Histogram of reviews (answering a card), colored by subject. Shows I have had some slack periods of which the biggest is happening right now. Studying of subjects other than Spanish has been decreasing pretty much from the start. This probably just means I have learned the material I started.

1 Like

Following is a link to see step 2 without downloading anything: RPubs - Anki_to_cog_2_Subjects

Though people upvote this project no one uses it. I plan to mothball it until someone else gives me their data or runs the script on their own data and shows me the output. Please give me your collection.anki2 file !

I like to dive into new datasets by making many scatterplots automatically. Most of the plots are pointless and most of the remaining plots are hard to interpret so they are not for end user. Still this technique is good for brainstorming, diving into a dataset, data validation, and checking for dependencies missed by ML algorithms. All plots in this post were generated this way.

Session length (x axis) is composed of number of reviews (y axis) times average time taken for each review plus time spent interrupted (color). This plot of three mathematically related variables shows what I mean by relationships that are expected artifacts of generative process. This plot is useful for debugging and data validation but does not show any new patterns.

Above is a scatterplot made using only the cards of a foreign language deck. Average number of repetitions per card is on y axis and the date is on x axis. Points are colored by number of cards reviewed in that session.
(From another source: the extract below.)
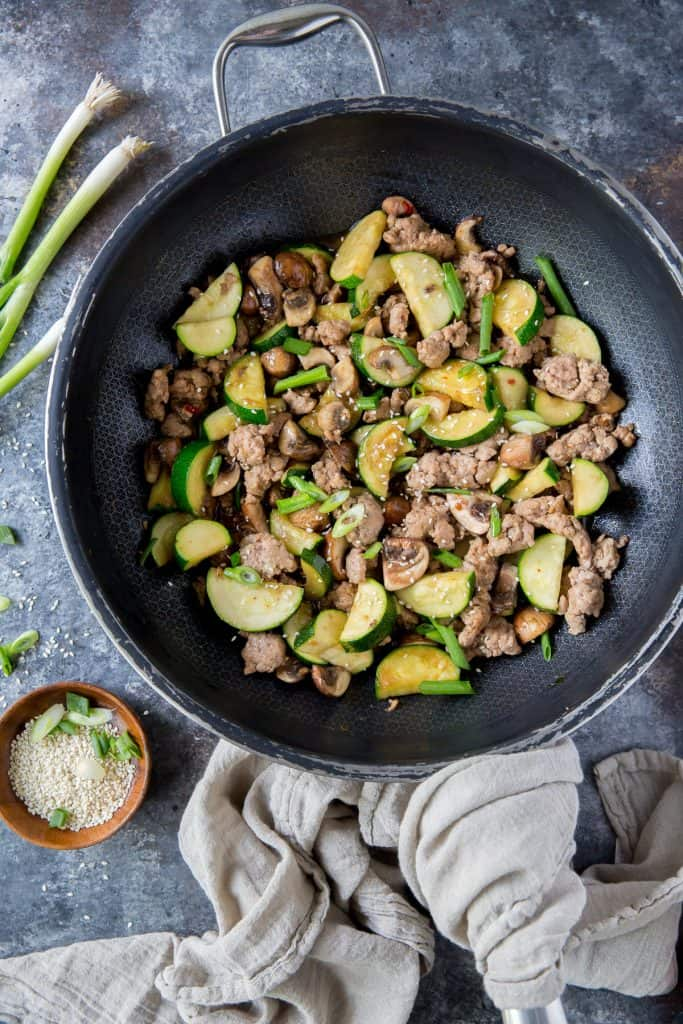The ground pork stir fry in a large skillet shot from over the top.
Plot shows lots of expected patterns. Because in the early sessions I was just learning cards and not reviewing many, there were many repetitions. (lots of red dots at top left) Sessions with more cards reviewed in them tend to spread less along the y axis (average repetitions per card). Blue dots are closer together than green dots. This needs to be analyzed. There were some good (esp around 4-2021) and awful sessions and periods of lax discipline.

Unexpectedly, there is a strong change point in the generative process where the first blue dot appears and sessions with high repetition and few cards stop. This is because before that point I did two sessions per day with only cards still being learned (rather than reviewed) in second session. Also, I probably occasionally review small number of cards and then stop when the going gets tough (red dots at bottom). Therefore scheduling and my personal determination changes the distribution of the difficulty of cards reviewed in a session. Just using the average repetitions per session without adjusting for difficulty of cards is only vaguely related to performance and current cognitive ability.